Of course, being us, we wound up bypassing the gorgeous shirts, jackets, robes, and blankets, and instead bought these HUGE bags of the ends that are cut off the looms--long colorful pieces of obviously Pendleton fabrics, to make into things that are as yet to be identified. Oooh.

Also, as promised, we returned to the the Tamastslikt Cultural Center for a more leisurely look around at the exhibit that focuses on three tribes of the area: Cayuse, Umatilla, and Walla Walla tribes. There was also an exhibit on loan from the Smithsonian about the extensive Mohawk participation in much historical New York City high-rise construction, including a large section on the World Trade Center. Particularly special today was a woman that we met at a table in the gift shop--she was there demonstrating fine Indian beadwork, and she talked with us a while and showed Phoebe her beautiful work. They talked together about the Nez Perce Indians. As promised, we bought some stunning (and tiny) seed beads to make into ANOTHER as-yet-to-be-identified project. Phoebe wants to sew (well, actually, wants ME to sew) moccasins that she can bead. No prob, kid. Just call me Minnetonka.

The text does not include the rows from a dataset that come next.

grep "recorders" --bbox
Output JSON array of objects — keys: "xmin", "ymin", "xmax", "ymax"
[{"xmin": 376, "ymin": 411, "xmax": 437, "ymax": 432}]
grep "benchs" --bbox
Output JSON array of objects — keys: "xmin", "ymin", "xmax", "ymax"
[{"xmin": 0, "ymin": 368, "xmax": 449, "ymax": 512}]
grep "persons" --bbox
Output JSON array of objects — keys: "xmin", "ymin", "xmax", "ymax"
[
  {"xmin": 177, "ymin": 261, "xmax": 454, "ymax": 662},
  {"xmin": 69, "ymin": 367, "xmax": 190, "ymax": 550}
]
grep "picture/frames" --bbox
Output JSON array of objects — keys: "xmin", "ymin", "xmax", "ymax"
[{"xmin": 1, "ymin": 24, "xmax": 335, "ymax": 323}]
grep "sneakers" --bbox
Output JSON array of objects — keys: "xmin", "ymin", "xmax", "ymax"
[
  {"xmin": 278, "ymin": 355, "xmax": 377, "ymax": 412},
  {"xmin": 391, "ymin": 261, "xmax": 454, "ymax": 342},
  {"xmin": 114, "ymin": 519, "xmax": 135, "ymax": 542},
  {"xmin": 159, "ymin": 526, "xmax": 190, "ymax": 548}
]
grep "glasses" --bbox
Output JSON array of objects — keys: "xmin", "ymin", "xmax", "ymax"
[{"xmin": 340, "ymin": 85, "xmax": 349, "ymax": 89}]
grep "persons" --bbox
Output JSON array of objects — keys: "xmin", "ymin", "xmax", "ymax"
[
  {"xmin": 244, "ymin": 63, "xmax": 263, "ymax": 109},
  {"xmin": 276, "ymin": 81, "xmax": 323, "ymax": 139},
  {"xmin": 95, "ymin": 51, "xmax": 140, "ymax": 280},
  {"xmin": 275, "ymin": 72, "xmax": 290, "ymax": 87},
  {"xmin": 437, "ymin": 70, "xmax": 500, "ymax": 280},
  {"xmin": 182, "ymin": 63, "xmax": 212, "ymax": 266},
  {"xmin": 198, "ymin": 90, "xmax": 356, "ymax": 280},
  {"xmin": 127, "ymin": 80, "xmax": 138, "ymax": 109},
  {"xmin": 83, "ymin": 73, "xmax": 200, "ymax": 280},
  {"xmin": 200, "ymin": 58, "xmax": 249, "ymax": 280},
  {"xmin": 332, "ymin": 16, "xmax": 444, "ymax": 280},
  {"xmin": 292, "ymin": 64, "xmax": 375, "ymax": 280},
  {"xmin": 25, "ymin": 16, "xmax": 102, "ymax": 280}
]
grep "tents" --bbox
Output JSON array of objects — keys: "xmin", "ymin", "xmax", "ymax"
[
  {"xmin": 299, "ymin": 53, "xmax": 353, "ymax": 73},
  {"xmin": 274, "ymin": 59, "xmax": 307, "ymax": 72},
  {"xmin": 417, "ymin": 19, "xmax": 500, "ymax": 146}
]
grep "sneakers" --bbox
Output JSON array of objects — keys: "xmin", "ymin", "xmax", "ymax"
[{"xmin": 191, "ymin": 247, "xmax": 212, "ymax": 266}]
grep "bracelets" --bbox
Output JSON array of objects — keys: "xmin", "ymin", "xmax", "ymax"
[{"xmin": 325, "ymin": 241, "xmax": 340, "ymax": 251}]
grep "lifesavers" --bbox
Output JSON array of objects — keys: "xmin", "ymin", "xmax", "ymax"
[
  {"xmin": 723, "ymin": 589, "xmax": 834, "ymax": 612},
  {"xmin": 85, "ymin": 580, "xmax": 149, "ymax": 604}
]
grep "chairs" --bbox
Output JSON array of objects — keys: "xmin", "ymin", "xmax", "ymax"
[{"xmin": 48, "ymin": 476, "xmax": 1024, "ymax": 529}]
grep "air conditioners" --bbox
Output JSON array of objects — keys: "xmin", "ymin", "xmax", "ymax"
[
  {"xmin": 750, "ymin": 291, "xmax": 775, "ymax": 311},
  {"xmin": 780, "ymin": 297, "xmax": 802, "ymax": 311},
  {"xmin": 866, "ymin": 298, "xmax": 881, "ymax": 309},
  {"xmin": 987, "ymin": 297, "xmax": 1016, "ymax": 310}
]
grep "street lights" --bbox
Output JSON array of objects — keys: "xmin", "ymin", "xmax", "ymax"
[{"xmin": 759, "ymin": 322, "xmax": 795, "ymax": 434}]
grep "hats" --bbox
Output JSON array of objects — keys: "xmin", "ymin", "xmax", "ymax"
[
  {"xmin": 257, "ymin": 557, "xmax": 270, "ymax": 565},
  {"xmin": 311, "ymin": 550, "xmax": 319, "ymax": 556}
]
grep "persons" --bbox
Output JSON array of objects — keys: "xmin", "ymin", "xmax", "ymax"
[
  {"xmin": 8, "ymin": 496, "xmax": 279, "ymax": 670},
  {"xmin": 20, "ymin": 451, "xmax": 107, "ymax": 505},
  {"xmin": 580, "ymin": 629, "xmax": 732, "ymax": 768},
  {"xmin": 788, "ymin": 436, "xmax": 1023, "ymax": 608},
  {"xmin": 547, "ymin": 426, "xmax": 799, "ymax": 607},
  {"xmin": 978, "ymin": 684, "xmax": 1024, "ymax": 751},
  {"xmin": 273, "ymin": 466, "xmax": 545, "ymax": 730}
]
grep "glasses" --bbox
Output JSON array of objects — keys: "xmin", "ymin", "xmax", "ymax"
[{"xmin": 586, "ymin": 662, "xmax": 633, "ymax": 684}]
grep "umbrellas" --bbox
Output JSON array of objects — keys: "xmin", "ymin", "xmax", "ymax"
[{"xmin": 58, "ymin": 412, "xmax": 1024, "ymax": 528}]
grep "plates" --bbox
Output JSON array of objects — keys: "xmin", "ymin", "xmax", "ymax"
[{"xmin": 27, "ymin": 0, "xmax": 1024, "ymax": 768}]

We took off toward the west, catching our first sight of the mighty Columbia River, a crucial landmark indicating our proximity to the end of the trail.

It's huge. It's fast. It's windy. It's powerful. It's hard to imagine how the emigrants floated rafts with oxen and wagons and people on its current to Oregon City, an exercise which of course, some of them did not survive. It's easy to see why.

We stopped for the night in The Dalles, Oregon, a point that is called "The End of the Oregon Trail", except it's not really. It's the place where the huge bands of travelers split up, however, making the decisions whether to attempt to float downriver or to take the treacherous, rocky, and challenging Barlow Road (which we will explore tomorrow). For those of you who have been in this part of the country, you will appreciate that we could see Mount Hood standing proudly above the landscape as we drove along the river toward town. Grand. Makes you wonder, as ever, what the pioneers thought as they caught glimpse of this majestic peak (bet it wasn't skiing!)

And for the more humor prone among us...lest you think The Dalles is a sleepy little hamlet where the sidewalks roll up at 6:00 and the only theater in town is for sale (oh....well, never mind), let me just say that this is one hip place. After all, have YOU ever seen a town with a Rorschach billboard on the main drag? (vaht do you see??? hmmm...interessting)

But wait! There's more! (No, not free Ginsu knives...sorry) Now, I know that there are parts of Oregon that are very progressive--remember when all those gay and lesbian people got married here, defying the law? I bet you know some lefty (or more than one) who lives, has lived, or wants to live in Oregon. But then again, not all of Oregon is so inclined (those marriages were declared illegal, for example) which made it all the more amazing to see that there are entire stores, nay, SUPERSTORES, devoted to bisexual shoppers! I mean, even in the deep blue state of Massachusetts, we don't have such things! I have to say: I Am Impressed. And You Should Be Too.


Signing off from the oh-so-groovy town of The Dalles, Oregon...see you tomorrow along the banks of the great Columbia!